Antidepressant —vilazodone

As many as one in five people will be affected by depression at some point. It has many causes, with contributing factors including brain chemistry, social environment and inherited genes. The drugs available for treating depression operate by trying to restore the balance of contributing chemicals in the brain to more normal levels, notably serotonin, noradrenaline and dopamine.

Early antidepressants have significant side-effects, and so more modern categories of drugs such as selective serotonin reuptake inhibitors (SSRIs) were developed, and the search for further compounds of this class is continuing apace, particularly for drugs that have a more rapid effect. It is believed that selective agonism of post-synaptic 5-HT1A receptors will lead to faster acting drugs. Onset should be quicker because the drugs may not suppress the initial firing activity of 5-HT neurons, making for a much faster increase in neurotransmission.¹ The search for these compounds continues, but one that has some of this activity, vilazodone, is a partial agonist at the 5-HT1A receptor and may prove to be more effective than current antidepressant therapies.

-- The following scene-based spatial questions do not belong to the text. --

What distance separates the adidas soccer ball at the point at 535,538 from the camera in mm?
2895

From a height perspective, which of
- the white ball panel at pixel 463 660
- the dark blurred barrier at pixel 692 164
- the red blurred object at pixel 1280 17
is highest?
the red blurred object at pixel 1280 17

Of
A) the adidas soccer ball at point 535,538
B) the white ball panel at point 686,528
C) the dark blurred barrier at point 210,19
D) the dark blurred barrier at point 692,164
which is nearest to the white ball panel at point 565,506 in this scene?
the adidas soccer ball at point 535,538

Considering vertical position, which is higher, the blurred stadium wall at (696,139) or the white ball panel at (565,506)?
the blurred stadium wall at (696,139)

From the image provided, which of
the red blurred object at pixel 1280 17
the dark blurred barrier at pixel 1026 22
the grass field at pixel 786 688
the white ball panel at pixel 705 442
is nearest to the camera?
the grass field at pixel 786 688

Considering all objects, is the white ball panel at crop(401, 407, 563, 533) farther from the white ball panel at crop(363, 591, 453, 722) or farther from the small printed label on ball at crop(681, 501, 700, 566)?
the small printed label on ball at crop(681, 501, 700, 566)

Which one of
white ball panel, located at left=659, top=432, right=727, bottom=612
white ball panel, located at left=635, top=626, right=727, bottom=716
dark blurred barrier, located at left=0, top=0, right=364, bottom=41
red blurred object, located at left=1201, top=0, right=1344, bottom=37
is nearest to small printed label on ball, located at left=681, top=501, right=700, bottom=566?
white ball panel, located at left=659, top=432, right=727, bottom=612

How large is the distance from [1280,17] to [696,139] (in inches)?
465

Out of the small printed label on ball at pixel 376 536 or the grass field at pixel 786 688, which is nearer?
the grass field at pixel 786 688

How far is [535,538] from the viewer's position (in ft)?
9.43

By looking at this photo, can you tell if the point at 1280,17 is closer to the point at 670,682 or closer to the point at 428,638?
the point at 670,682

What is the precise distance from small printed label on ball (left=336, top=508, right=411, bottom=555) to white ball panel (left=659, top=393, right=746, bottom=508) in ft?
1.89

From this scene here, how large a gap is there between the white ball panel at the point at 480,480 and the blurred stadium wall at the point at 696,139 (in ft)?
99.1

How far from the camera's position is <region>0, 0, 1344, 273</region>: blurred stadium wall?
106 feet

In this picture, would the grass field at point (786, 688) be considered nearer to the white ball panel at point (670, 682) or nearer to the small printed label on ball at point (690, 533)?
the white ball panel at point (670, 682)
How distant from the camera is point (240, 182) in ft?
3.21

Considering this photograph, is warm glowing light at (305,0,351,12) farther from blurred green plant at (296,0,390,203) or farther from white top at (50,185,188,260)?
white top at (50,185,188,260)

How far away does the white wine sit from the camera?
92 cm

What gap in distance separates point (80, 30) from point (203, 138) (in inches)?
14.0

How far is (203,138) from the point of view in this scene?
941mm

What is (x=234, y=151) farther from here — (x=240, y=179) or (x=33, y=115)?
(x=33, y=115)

Discovered by Merck KGaA and licensed to GlaxoSmithKline, vilazodone is currently in Phase II trials. Positron emission tomography has been used to prove that it acts at the 5-HT1A receptors.² A randomised, double-blind, placebo-controlled crossover study in 10 healthy males looked at how 20mg of vilazodone affected sleep EEGs. It gave a significant suppression in both the duration and density of REM sleep, and this led to the conclusion that it could have desensitised pre-synaptic 5-HT1A receptors, as well as post-synaptic 5-HT2 receptors, while leaving the function of 5-HT1A unaffected.³

Phase II trials on vilazodone are continuing, it could well prove to be a good antidepressant treatment with fewer side-effects than current options.